理論上は、複式簿記の帳簿(仕訳帳・総勘定元帳)と貸借対照表・損益計算書をエクセルで作成し、e-Taxで期限内に申告すれば要件を満たす余地はあります。ただし仕訳の整合を手作業で保つ負担が大きく、優良な電子帳簿保存の要件はエクセルでは満たしにくいため、65万円控除を狙う人には会計ソフトの利用が現実的です。
国税庁の確定申告書等作成コーナーは無料ですか?
無料です。画面の案内に沿って収入・経費・控除を入力すると税額が自動計算され、e-Tax送信または印刷して提出できます。ただし作成コーナーは「申告書を作る」道具であり、日々の記帳や帳簿の作成は別途自分で行う必要があります。
無料の会計ソフトはありませんか?
主要クラウド会計3社には無料お試し期間(30日〜1か月)があり、やよいの青色申告オンラインは2026年7月2日時点で初年度0円のキャンペーンを公式サイトで案内しています。まず無料で試して、エクセルとの手間の差を比べてから判断するのがおすすめです。

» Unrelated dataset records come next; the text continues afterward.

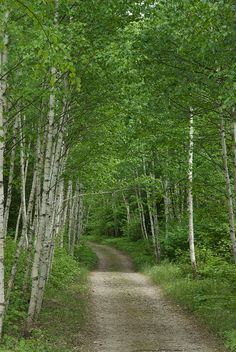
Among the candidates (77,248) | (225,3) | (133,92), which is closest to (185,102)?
(133,92)

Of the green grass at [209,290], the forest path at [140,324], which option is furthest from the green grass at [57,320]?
the green grass at [209,290]

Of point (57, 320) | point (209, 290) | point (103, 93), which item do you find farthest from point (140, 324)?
point (103, 93)

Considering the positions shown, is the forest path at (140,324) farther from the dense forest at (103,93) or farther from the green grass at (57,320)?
the dense forest at (103,93)

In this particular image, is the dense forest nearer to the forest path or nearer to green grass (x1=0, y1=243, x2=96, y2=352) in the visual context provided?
green grass (x1=0, y1=243, x2=96, y2=352)

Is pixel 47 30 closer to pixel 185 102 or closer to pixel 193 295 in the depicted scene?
pixel 185 102

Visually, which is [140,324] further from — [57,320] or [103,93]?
[103,93]

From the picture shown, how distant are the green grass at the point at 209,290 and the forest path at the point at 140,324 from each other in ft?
1.06

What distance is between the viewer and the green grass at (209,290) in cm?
1010

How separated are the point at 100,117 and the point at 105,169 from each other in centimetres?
464

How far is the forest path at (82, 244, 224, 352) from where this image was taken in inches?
349

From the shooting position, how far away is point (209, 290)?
13.9 m

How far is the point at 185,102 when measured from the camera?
10.7 m

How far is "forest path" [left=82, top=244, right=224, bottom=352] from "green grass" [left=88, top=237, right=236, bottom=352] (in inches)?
12.7

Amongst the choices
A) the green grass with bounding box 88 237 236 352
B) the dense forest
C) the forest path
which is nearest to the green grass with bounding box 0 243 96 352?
the dense forest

エクセルのテンプレートで帳簿をつけても大丈夫ですか?
白色申告や青色10万円控除の簡易な記帳であれば、必要な項目(日付・相手先・内容・金額・科目)が記録できていれば形式は問われません。ただし帳簿と書類には保存義務(原則7年)があるため、バックアップと原本の保管は確実に行ってください。